◆ Data ◆
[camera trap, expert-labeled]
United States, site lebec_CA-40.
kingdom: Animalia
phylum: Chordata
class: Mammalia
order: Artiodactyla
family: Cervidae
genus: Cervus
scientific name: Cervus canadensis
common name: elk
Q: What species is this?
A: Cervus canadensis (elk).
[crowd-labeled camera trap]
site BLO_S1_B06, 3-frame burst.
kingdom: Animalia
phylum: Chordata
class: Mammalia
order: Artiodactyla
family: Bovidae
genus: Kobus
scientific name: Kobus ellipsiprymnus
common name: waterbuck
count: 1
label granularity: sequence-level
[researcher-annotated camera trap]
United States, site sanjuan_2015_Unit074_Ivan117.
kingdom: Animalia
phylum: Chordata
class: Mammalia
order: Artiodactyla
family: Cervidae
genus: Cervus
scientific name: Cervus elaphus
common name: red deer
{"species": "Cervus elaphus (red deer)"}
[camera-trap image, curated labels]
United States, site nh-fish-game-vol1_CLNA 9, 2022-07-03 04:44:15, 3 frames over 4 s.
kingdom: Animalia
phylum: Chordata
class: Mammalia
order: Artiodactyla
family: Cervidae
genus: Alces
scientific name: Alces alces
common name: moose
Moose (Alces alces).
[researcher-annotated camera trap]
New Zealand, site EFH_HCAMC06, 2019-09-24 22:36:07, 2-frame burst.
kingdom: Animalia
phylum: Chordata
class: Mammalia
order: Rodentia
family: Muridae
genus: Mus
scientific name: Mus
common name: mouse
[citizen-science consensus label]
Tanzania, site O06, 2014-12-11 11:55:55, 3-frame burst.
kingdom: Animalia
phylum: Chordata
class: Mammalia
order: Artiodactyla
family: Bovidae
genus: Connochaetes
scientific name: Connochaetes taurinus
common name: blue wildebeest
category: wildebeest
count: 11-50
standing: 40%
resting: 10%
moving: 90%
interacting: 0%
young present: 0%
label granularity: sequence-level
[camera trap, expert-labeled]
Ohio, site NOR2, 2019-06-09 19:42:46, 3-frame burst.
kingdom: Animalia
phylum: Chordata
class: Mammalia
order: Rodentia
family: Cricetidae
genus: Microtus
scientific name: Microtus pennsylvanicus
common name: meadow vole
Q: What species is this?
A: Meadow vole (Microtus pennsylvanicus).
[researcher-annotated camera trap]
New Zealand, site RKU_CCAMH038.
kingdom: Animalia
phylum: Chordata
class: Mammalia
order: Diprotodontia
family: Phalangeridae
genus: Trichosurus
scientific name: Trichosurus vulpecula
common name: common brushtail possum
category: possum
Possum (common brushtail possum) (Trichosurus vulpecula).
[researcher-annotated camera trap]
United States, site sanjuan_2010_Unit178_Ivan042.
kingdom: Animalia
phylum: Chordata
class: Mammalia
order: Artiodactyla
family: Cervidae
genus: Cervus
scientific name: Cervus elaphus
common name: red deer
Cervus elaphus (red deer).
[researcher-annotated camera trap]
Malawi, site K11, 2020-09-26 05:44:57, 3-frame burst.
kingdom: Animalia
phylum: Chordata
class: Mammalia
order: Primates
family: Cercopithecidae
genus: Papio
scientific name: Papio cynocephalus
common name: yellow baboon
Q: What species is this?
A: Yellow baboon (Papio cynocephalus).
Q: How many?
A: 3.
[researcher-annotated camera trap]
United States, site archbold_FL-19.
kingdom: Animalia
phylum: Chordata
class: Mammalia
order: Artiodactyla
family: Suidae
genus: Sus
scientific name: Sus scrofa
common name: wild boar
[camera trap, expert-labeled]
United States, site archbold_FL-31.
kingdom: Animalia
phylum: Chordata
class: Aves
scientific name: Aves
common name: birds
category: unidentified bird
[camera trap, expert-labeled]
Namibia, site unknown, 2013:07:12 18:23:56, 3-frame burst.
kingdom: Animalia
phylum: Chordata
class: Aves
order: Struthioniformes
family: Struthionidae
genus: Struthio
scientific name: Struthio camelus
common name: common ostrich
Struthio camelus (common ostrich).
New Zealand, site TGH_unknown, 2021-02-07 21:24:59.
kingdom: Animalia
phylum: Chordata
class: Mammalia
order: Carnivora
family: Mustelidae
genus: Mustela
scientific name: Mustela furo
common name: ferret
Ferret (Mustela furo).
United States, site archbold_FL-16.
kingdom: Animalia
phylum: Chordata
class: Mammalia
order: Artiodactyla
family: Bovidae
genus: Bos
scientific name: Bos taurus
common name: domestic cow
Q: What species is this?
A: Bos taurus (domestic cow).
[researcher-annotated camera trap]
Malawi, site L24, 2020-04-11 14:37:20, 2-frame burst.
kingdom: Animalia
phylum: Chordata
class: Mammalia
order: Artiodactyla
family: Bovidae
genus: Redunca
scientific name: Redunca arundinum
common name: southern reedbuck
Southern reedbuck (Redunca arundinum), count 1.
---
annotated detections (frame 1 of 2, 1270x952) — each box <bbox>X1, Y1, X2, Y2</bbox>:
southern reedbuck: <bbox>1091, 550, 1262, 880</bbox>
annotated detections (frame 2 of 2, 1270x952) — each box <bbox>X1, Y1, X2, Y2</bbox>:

◆ Problem description ◆
Could you state how many lines of the data include the word "Zealand"? Only the number is needed.

◆ Answer below ◆
3